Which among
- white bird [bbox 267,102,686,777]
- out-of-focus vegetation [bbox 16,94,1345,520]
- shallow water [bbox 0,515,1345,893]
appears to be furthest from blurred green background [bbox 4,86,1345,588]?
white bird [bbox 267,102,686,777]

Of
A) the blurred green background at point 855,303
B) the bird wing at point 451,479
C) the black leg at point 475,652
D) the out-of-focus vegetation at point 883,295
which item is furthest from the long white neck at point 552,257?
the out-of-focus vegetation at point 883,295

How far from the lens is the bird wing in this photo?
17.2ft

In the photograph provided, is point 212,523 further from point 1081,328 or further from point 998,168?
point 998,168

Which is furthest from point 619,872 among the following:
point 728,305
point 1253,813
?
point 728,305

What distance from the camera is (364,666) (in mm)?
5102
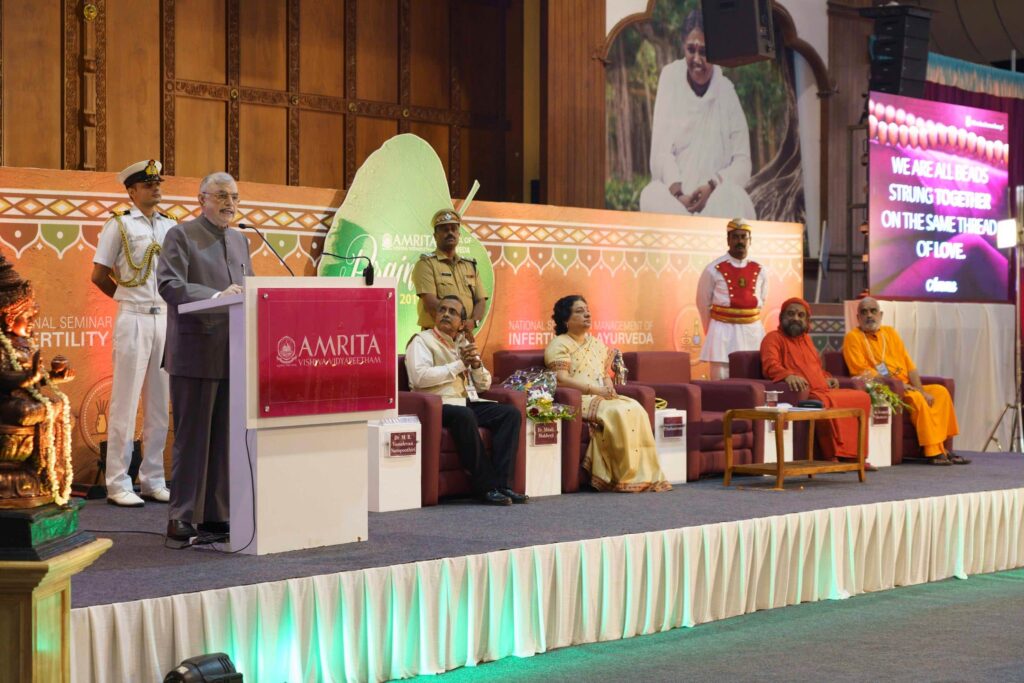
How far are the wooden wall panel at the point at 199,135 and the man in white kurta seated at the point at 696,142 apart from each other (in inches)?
135

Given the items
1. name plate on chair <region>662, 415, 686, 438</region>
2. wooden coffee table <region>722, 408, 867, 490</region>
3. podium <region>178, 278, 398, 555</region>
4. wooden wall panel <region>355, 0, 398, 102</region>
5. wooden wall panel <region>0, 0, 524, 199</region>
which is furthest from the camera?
wooden wall panel <region>355, 0, 398, 102</region>

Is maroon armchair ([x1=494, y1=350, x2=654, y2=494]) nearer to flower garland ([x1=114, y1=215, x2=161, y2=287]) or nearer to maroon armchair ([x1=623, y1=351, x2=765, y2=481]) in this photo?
maroon armchair ([x1=623, y1=351, x2=765, y2=481])

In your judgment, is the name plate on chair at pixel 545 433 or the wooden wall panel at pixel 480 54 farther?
the wooden wall panel at pixel 480 54

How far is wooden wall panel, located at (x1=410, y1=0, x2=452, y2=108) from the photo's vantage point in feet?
35.3

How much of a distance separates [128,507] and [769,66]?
7.90m

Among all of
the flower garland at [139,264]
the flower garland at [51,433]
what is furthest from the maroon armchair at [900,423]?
the flower garland at [51,433]

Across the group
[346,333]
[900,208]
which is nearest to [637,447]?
[346,333]

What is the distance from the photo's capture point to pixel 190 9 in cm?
955

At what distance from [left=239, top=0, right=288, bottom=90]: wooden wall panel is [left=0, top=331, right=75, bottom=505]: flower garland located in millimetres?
7822

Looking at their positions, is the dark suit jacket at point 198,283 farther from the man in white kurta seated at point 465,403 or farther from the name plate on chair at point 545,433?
the name plate on chair at point 545,433

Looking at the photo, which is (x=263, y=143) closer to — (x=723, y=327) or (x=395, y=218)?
(x=395, y=218)

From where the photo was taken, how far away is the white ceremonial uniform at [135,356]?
18.6 ft

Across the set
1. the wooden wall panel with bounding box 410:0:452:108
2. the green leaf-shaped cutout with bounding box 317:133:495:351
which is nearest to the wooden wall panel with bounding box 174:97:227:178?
the wooden wall panel with bounding box 410:0:452:108

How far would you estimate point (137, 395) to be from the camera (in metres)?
5.72
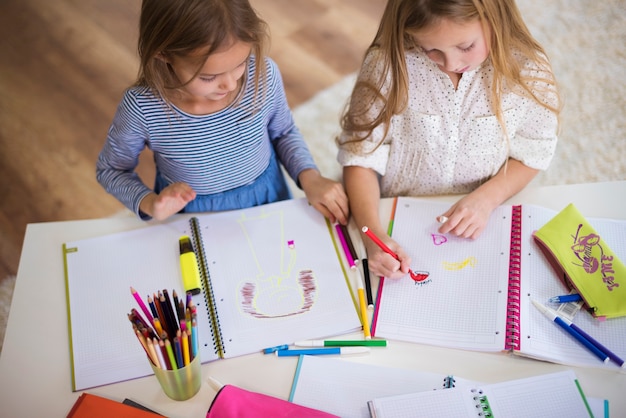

----------------------------------------

[TASK DIRECTIONS]
From the data above, pick out and copy every line that contains the word "bird". Case counts.

[RESULT OF THIS EXERCISE]
- white bird [bbox 267,102,686,777]
white bird [bbox 267,102,686,777]
B) the bird wing at point 451,479
How far from the lens is the bird wing in this photo?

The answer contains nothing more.